The 2025 Mercer CFA Institute Global Pension Index (MCGPI) showed that Australia’s Index score had improved to its highest level in 10 years but remained a B+ grade system. It ranked Australia 7th out of 52 pension systems around the world. While this result appears commendable, it represents Australia’s lowest ranking in the 17 years of the Index.
Indeed, in the last two years, both Singapore and Sweden have overtaken Australia.
Furthermore, if one considers the 17 years since the Index commenced, the average score for the pension systems that have been included throughout this period has increased by 9.9 whereas the Australian score has only increased by 3.6.
There is a similar trend, although not as dramatic, if we compare the five years since 2020. In this case, the average increase has been 4.8 compared to the increase in the Australian score of 3.4, thanks to the increase in the superannuation guarantee to 12% and the growing superannuation coverage of the working age population.
Since its beginning, the MCGPI has considered each pension system from three different perspectives, namely:
- Adequacy – what benefits are provided to retirees?
- Sustainability – can the system keep delivering benefits for decades to come?
- Integrity – does the system promote confidence through transparency and appropriate regulations?
The Australian system scores well in respect of sustainability and integrity with A grade ratings and placings of fifth and eighth respectively. However, when adequacy is considered, Australia is B grade and ranks 24th out of the 52 systems with a score that is 11.6 out of 100 below the average for the six systems above us (namely Netherlands, Iceland, Denmark, Singapore, Israel and Sweden). Clearly, we should do better.

Source: Mercer
Why are we slipping?
So why is the Australian score so poor when adequacy is considered? After all, the SG has now reached 12% and that should provide a reasonable retirement benefit for most workers. There are two main reasons.
The first is the impact of the assets test on the Age Pension for those who have had a career with median or above median earnings. The OECD, which calculates the net replacement rates used in the MCGPI, assumes that in the early years of retirement the impact of the asset tests means that many retirees will receive very limited, if any, Age Pension due to their superannuation. On the other hand, in the later years of retirement, the OECD reckons that some Age Pension will be received as the level of superannuation assets is assumed to decline. This means the relatively harsh assets test that currently applies, has a direct effect on our global ranking.
The second reason is more fundamental and reflects the current design of our superannuation system. We have developed a very good system that now covers all employees with a 12% contribution rate and that, in the vast majority of cases, is invested wisely producing a good long term return.
However, it is not a retirement income or pension system! There are no requirements for superannuation fund members to withdraw any part of their superannuation when they retire. This is in stark contrast to the best pension systems in the world which require most or all of the accumulated benefits to be withdrawn on a regular basis.
Even pension systems in countries which have a similar legislative background to Australia have introduced such requirements.
For example, in a Canadian defined contribution pension plan, pension payments must generally begin by the end of the calendar year in which an individual turns 71. In the UK, an individual can normally make withdrawals from their pension pot between the ages of 55 and 75. If no withdrawals are made by age 75, a “benefit crystallization event” occurs. The USA provides another example where there are required minimum distributions from age 73.
These requirements in other systems mean that the accumulated funds are used to provide retirement income and not for estate planning or intergenerational wealth transfers. This income-based approach would also limit the growth of superannuation balances during retirement.

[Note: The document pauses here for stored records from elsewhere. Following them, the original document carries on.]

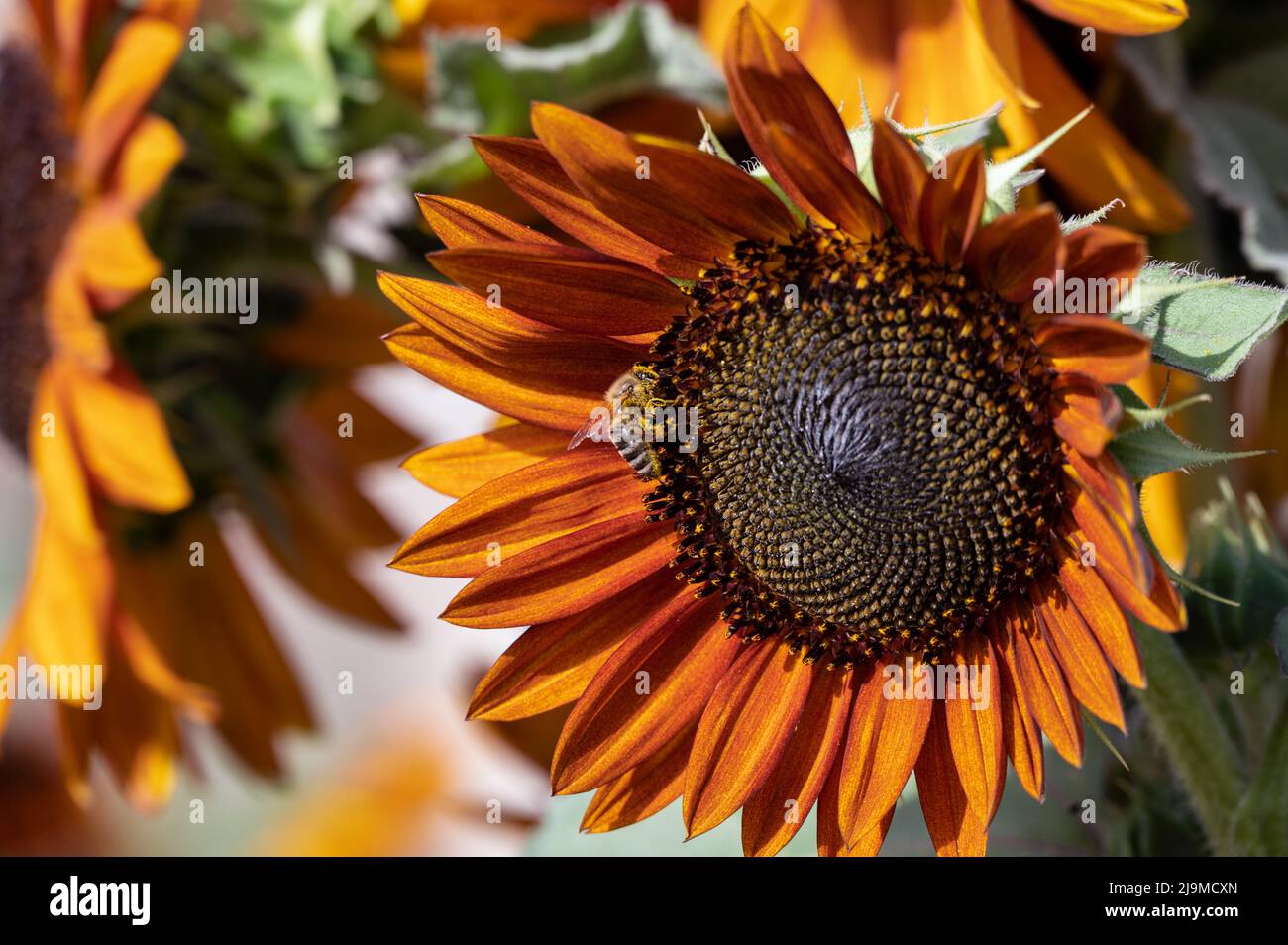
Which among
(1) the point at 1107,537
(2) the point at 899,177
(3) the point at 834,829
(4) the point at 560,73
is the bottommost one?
(3) the point at 834,829

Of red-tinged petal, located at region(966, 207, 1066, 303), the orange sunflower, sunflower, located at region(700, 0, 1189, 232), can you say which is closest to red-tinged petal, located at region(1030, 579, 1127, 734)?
the orange sunflower

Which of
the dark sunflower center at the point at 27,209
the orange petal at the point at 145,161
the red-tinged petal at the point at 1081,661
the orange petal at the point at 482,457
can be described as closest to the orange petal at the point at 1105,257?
the red-tinged petal at the point at 1081,661

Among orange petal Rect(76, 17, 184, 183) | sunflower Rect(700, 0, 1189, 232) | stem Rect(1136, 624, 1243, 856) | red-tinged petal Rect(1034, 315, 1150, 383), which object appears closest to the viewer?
red-tinged petal Rect(1034, 315, 1150, 383)

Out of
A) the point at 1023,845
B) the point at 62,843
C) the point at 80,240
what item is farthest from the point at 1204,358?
the point at 62,843

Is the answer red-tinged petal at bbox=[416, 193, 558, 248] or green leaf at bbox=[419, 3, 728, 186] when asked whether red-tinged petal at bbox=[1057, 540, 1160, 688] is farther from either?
green leaf at bbox=[419, 3, 728, 186]

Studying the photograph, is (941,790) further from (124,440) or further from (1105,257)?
(124,440)

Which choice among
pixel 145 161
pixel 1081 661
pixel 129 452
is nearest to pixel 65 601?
pixel 129 452
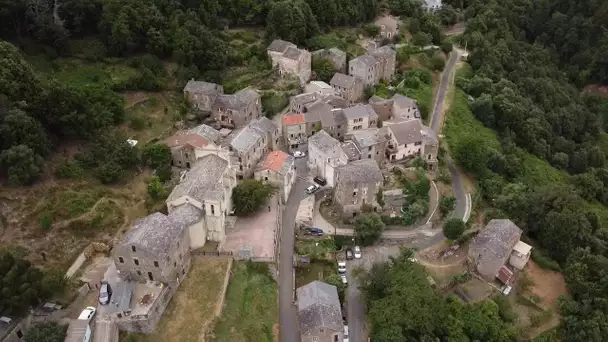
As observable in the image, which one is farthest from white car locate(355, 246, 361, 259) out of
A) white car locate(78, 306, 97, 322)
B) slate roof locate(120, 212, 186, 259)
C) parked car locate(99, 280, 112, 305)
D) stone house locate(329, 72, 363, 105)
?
stone house locate(329, 72, 363, 105)

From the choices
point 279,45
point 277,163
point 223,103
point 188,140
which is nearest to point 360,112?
point 277,163

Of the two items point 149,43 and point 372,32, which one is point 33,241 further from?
point 372,32

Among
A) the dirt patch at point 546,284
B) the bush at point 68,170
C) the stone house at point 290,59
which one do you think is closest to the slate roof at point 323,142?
the stone house at point 290,59

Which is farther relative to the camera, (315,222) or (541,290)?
(315,222)

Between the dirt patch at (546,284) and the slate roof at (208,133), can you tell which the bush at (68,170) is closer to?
the slate roof at (208,133)

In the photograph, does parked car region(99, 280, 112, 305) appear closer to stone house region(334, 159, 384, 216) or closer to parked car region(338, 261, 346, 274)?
parked car region(338, 261, 346, 274)

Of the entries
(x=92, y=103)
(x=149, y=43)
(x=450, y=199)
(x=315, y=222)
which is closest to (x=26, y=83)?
(x=92, y=103)
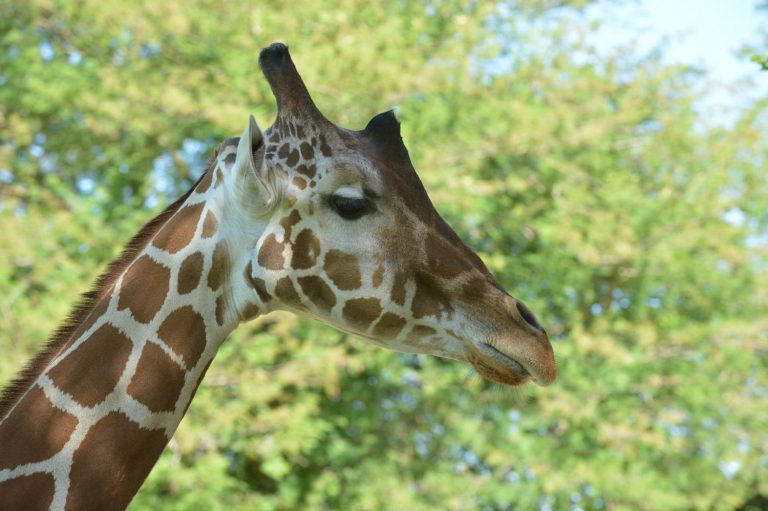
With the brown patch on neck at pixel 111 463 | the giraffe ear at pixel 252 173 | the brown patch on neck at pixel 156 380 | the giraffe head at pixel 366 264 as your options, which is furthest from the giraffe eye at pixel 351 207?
the brown patch on neck at pixel 111 463

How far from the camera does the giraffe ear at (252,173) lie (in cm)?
284

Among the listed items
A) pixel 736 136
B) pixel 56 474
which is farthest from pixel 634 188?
pixel 56 474

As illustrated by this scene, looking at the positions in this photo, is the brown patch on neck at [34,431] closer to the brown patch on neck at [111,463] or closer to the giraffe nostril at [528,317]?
the brown patch on neck at [111,463]

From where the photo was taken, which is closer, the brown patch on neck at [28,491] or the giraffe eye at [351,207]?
the brown patch on neck at [28,491]

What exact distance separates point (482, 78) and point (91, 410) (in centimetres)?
985

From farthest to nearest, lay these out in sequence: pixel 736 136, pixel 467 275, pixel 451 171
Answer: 1. pixel 736 136
2. pixel 451 171
3. pixel 467 275

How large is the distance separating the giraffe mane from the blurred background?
6.94 meters

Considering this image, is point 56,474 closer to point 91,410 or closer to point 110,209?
point 91,410

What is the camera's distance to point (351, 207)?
116 inches

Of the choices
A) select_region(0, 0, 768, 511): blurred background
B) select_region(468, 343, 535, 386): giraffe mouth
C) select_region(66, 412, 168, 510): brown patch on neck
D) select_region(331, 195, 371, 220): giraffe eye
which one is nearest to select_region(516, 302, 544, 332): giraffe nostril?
select_region(468, 343, 535, 386): giraffe mouth

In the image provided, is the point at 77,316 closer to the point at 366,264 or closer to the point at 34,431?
the point at 34,431

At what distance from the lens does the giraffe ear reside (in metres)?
2.84

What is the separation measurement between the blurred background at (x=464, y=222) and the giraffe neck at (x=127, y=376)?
709cm

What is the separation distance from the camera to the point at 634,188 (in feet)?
39.4
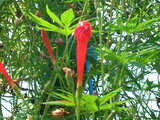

We need a retirement income system
Of course, the Retirement Income Covenant and the follow-up actions by both APRA and ASIC are requiring superannuation fund trustees to have a much stronger commitment to developing appropriate strategies for members approaching and during retirement.
However, this pressure does not mean that accrued benefits will be converted into retirement income. Indeed, as at June 2025 there are more than 850,000 MySuper accounts for Australians aged 65 and over with an average balance of $116,000[i]. Of course, some of these individuals may still be in the workforce but most of them will have retired. By remaining in MySuper, their balances have not been moved to pension phase where there is a requirement for a minimum amount to be withdrawn every year.
Many of these MySuper members will have had very limited engagement with their superannuation. It has all happened automatically and that is a good outcome. However, at retirement, that automatic process stops and individuals must take action. The result is that many retirees are not a receiving an income from their superannuation account which could make a significant difference to their standard of living and help provide them with a dignified retirement.
Australia has a very good accumulation system for retirement, but we do not yet have a retirement income system. We should make it a requirement that from age 75, Australians must begin to withdraw their superannuation.
The introduction of an income requirement, together with a moderation of the assets test, would improve the retirement income for many older Australians and improve Australia’s ranking in the MCGPI. Without such a focus on retirement income, Australia cannot claim to have a world class retirement income system.
[i] APRA, Quarterly superannuation industry publication, June 2025, Table 7a
Tim Jenkins is a superannuation expert and actuary, and is a Partner at Mercer Australia. Dr David Knox is a global pension expert and actuary, who recently retired from being a Senior Partner at Mercer.